Florence had sustained wind near 50 mph Wednesday, over the 39 mph threshold for a tropical storm. National Hurricane Center forecasters said it could strengthen into a hurricane, with winds of at least 74 mph, as early as Thursday.
At 5 p.m. EDT, the storm was centered about 770 miles east of the Northern Leeward Islands, or about 1,900 miles southeast of Miami, and was moving toward the west-northwest about 9 mph.
"The concern would be Bermuda at this point, how close the destructive force winds will move toward it," said Dave Roberts, a forecaster at the hurricane center.
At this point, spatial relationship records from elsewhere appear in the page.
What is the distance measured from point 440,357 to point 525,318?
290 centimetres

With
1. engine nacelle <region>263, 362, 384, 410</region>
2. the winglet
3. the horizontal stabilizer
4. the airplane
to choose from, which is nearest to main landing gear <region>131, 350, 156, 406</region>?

Florence's center was about 1,240 miles southeast of Bermuda on Wednesday.
Tropical storm-force wind extended up to 260 miles from its center.
"Although Florence continues to get better organized, it remains an unusually large Atlantic tropical storm, and large cyclones tend to take longer to develop and intensify than smaller ones do," said hurricane specialist Stacy Stewart.
Florence follows on the heels of Tropical Storm Ernesto, which formed Aug. 25 over the southern Caribbean and was briefly the season's first hurricane before weakening and hitting Florida and North Carolina last week as a tropical storm.
At least nine deaths in the United States were blamed on Ernesto, which also killed two people in Haiti, delayed the launch of the space shuttle Atlantis and blacked out thousands of homes and businesses from North Carolina to New York.
Last year's Atlantic storm season had a record 28 named storms and 15 hurricanes, including Katrina.
The 2006 Atlantic hurricane season has not been as rough as initially feared. The National Hurricane Center lowered its forecast in August to between 12 and 15 named storms and seven to nine hurricanes.